**SHORT PROBLEM**
Reproduce every record below exactly as it appears.

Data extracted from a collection
======
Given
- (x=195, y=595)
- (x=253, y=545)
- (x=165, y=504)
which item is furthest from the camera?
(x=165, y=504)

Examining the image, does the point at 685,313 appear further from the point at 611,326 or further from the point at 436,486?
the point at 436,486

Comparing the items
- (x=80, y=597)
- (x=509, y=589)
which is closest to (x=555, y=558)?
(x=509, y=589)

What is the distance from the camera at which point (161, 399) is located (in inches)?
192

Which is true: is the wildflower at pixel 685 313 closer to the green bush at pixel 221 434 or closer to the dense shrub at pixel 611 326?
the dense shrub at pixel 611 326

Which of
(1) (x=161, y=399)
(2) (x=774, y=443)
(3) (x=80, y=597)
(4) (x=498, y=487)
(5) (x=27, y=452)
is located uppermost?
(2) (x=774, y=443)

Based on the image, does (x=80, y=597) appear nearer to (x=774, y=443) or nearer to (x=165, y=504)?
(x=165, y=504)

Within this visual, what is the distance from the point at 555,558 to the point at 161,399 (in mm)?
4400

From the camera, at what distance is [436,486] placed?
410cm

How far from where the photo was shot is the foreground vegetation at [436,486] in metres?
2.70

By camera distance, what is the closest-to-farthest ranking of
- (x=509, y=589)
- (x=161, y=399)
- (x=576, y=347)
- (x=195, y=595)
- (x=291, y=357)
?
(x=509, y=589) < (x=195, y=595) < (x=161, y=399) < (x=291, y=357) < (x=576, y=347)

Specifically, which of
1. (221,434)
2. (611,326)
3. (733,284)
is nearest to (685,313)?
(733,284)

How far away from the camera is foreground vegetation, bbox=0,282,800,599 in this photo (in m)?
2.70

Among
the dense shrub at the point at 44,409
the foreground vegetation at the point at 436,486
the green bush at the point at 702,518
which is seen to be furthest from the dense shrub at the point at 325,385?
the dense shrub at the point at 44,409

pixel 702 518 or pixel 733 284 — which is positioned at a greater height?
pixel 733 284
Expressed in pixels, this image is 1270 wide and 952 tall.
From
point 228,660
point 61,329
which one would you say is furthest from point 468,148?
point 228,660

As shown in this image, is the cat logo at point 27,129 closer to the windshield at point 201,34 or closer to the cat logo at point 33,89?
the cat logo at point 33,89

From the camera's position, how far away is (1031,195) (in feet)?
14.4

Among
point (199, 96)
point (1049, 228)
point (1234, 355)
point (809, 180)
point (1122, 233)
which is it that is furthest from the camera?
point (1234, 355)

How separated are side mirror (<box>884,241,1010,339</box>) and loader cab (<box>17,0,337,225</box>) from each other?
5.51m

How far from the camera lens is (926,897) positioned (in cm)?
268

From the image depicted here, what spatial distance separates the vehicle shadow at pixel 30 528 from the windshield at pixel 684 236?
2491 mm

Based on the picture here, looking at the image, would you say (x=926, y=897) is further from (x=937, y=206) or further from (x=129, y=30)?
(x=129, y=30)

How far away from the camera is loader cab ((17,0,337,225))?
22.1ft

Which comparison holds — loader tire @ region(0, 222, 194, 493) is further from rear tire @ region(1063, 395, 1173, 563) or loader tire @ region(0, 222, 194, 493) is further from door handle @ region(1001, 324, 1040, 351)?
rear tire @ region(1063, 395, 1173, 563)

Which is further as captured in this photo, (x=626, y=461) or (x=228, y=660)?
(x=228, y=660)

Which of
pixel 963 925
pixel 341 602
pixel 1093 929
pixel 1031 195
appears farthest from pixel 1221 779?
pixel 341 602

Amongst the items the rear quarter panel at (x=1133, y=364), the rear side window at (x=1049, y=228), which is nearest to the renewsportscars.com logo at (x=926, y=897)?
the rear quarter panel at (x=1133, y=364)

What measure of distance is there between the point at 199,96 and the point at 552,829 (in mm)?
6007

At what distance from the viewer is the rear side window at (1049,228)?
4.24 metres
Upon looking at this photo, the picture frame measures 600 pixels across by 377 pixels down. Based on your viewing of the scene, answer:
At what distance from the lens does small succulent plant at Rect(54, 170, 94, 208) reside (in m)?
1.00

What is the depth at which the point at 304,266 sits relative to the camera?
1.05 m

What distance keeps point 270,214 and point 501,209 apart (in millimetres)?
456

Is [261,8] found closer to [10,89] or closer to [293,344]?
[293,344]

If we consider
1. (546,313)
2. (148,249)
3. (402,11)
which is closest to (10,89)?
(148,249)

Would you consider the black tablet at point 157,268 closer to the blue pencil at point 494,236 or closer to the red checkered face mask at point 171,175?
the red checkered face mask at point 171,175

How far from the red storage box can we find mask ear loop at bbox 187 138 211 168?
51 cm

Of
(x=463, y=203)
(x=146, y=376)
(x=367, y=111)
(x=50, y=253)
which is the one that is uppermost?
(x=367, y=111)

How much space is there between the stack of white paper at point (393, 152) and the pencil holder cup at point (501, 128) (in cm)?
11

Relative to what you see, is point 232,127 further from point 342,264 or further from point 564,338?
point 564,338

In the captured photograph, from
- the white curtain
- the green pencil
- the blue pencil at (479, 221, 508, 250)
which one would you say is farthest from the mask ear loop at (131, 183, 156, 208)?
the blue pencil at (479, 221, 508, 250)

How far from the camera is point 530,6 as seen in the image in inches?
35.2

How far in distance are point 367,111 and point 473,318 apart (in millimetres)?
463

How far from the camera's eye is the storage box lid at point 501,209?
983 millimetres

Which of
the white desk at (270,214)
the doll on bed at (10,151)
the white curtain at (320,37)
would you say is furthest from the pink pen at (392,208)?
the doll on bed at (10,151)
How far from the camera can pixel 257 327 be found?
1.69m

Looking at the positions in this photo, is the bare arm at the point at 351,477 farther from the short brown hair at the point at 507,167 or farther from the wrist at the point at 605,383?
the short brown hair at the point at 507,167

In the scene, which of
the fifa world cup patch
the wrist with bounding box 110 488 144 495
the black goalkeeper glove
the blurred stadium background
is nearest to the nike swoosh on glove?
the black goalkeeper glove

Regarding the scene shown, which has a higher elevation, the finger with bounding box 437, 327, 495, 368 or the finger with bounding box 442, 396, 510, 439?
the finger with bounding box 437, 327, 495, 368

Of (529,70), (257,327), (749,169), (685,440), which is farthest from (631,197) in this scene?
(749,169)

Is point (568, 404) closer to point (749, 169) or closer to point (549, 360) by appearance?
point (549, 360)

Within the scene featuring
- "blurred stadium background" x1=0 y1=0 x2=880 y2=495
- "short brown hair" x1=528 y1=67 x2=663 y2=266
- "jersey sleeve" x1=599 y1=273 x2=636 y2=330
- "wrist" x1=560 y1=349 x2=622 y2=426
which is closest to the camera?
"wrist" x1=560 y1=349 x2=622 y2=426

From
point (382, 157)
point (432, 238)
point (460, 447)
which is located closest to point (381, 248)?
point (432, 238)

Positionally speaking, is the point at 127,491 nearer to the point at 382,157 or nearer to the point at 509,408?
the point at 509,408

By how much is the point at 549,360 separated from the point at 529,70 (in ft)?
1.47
======
**TASK RESULT**
Given
- (x=195, y=595)
- (x=253, y=545)
- (x=165, y=504)
which item is furthest from the camera?
(x=165, y=504)

Examining the image, does the point at 685,313 appear further from the point at 611,326 or further from the point at 436,486?
the point at 436,486

Comparing the items
- (x=80, y=597)
- (x=509, y=589)
which is closest to (x=555, y=558)?
(x=509, y=589)

What is the distance from the camera at which point (161, 399) is located (in inches)?
192

Which is true: is the wildflower at pixel 685 313 closer to the green bush at pixel 221 434 or closer to the dense shrub at pixel 611 326?
the dense shrub at pixel 611 326

Which of
(1) (x=161, y=399)
(2) (x=774, y=443)
(3) (x=80, y=597)
(4) (x=498, y=487)
(5) (x=27, y=452)
is located uppermost?
(2) (x=774, y=443)

Based on the image, does (x=80, y=597) appear nearer to (x=774, y=443) or nearer to (x=165, y=504)?
(x=165, y=504)

Within this visual, what is the distance from the point at 555,558 to the point at 161,399 (in mm)?
4400

From the camera, at what distance is [436,486] placed?
410cm

How far from where the photo was shot is the foreground vegetation at [436,486] in metres?
2.70

By camera distance, what is the closest-to-farthest ranking of
- (x=509, y=589)
- (x=161, y=399)
- (x=576, y=347)
- (x=195, y=595)
- (x=291, y=357)
?
(x=509, y=589) < (x=195, y=595) < (x=161, y=399) < (x=291, y=357) < (x=576, y=347)

Specifically, which of
1. (221,434)
2. (611,326)
3. (733,284)
is nearest to (685,313)?
(733,284)

How far away from the camera is foreground vegetation, bbox=0,282,800,599 in this photo (in m)?
2.70

Among
the dense shrub at the point at 44,409
the foreground vegetation at the point at 436,486
the green bush at the point at 702,518
which is seen to be furthest from the dense shrub at the point at 325,385?
the dense shrub at the point at 44,409

pixel 702 518 or pixel 733 284 — which is positioned at a greater height?
pixel 733 284
Expressed in pixels, this image is 1270 wide and 952 tall.
From
point 228,660
point 61,329
which one would you say is furthest from point 468,148?
point 228,660

As shown in this image, is the cat logo at point 27,129 closer to the windshield at point 201,34 or closer to the cat logo at point 33,89?
the cat logo at point 33,89

From the camera's position, how far away is (1031,195) (in feet)?
14.4

Among
point (199, 96)
point (1049, 228)
point (1234, 355)
point (809, 180)
point (1122, 233)
which is it that is furthest from the camera?
point (1234, 355)

How separated are side mirror (<box>884,241,1010,339</box>) and loader cab (<box>17,0,337,225</box>) from each other?
5.51m

How far from the camera lens is (926,897) positioned (in cm)?
268

From the image depicted here, what spatial distance separates the vehicle shadow at pixel 30 528 from the windshield at pixel 684 236?
2491 mm

Based on the picture here, looking at the image, would you say (x=926, y=897) is further from (x=937, y=206) or further from (x=129, y=30)?
(x=129, y=30)

How far away from the camera is loader cab ((17,0,337,225))?
22.1ft

Which comparison holds — loader tire @ region(0, 222, 194, 493) is further from rear tire @ region(1063, 395, 1173, 563) or loader tire @ region(0, 222, 194, 493) is further from door handle @ region(1001, 324, 1040, 351)?
rear tire @ region(1063, 395, 1173, 563)

Which is further as captured in this photo, (x=626, y=461) or (x=228, y=660)?
(x=228, y=660)

Which of
pixel 963 925
pixel 341 602
pixel 1093 929
pixel 1031 195
appears farthest from pixel 1221 779?
pixel 341 602

Amongst the items the rear quarter panel at (x=1133, y=364), the rear side window at (x=1049, y=228), which is nearest to the renewsportscars.com logo at (x=926, y=897)?
the rear quarter panel at (x=1133, y=364)

What measure of distance is there between the point at 199,96 and the point at 552,829 (in mm)?
6007

At what distance from the viewer is the rear side window at (1049,228)?
4.24 metres
Upon looking at this photo, the picture frame measures 600 pixels across by 377 pixels down. Based on your viewing of the scene, answer:
At what distance from the lens does small succulent plant at Rect(54, 170, 94, 208) reside (in m)?
1.00

What is the depth at which the point at 304,266 sits relative to the camera?
1.05 m

What distance keeps point 270,214 and point 501,209 apart (in millimetres)?
456

Is [261,8] found closer to [10,89] or closer to [293,344]?
[293,344]

If we consider
1. (546,313)
2. (148,249)
3. (402,11)
which is closest to (10,89)?
(148,249)

Would you consider the black tablet at point 157,268 closer to the blue pencil at point 494,236 or closer to the red checkered face mask at point 171,175?
the red checkered face mask at point 171,175

How far from the red storage box can we find mask ear loop at bbox 187 138 211 168?
51 cm

Of
(x=463, y=203)
(x=146, y=376)
(x=367, y=111)
(x=50, y=253)
which is the one that is uppermost?
(x=367, y=111)

How much space is there between the stack of white paper at point (393, 152) and the pencil holder cup at point (501, 128) (in cm)?
11

Relative to what you see, is point 232,127 further from point 342,264 or further from point 564,338?
point 564,338

In the captured photograph, from
- the white curtain
- the green pencil
- the blue pencil at (479, 221, 508, 250)
which one would you say is farthest from the mask ear loop at (131, 183, 156, 208)?
the blue pencil at (479, 221, 508, 250)

How far from the camera is point 530,6 as seen in the image in inches?
35.2

How far in distance are point 367,111 and point 473,318 apart (in millimetres)?
463

How far from the camera's eye is the storage box lid at point 501,209?
983 millimetres

Which of
the white desk at (270,214)
the doll on bed at (10,151)
the white curtain at (320,37)
would you say is furthest from the pink pen at (392,208)?
the doll on bed at (10,151)
How far from the camera can pixel 257 327 be found?
1.69m

Looking at the positions in this photo, is the bare arm at the point at 351,477 farther from the short brown hair at the point at 507,167 or farther from the wrist at the point at 605,383?
the short brown hair at the point at 507,167

In the scene, which of
the fifa world cup patch
the wrist with bounding box 110 488 144 495
the black goalkeeper glove
the blurred stadium background
is nearest to the nike swoosh on glove?
the black goalkeeper glove

Regarding the scene shown, which has a higher elevation, the finger with bounding box 437, 327, 495, 368 or the finger with bounding box 442, 396, 510, 439?
the finger with bounding box 437, 327, 495, 368

Of (529,70), (257,327), (749,169), (685,440), which is farthest from (631,197) in this scene?
(749,169)

Is point (568, 404) closer to point (749, 169) or closer to point (549, 360) by appearance?
point (549, 360)

Within the scene featuring
- "blurred stadium background" x1=0 y1=0 x2=880 y2=495
- "short brown hair" x1=528 y1=67 x2=663 y2=266
- "jersey sleeve" x1=599 y1=273 x2=636 y2=330
- "wrist" x1=560 y1=349 x2=622 y2=426
which is closest to the camera?
"wrist" x1=560 y1=349 x2=622 y2=426

From
point (382, 157)
point (432, 238)
point (460, 447)
which is located closest to point (381, 248)?
point (432, 238)

Positionally speaking, is the point at 127,491 nearer to the point at 382,157 or nearer to the point at 509,408?
the point at 509,408

By how much is the point at 549,360 separated from the point at 529,70 (in ft)?
1.47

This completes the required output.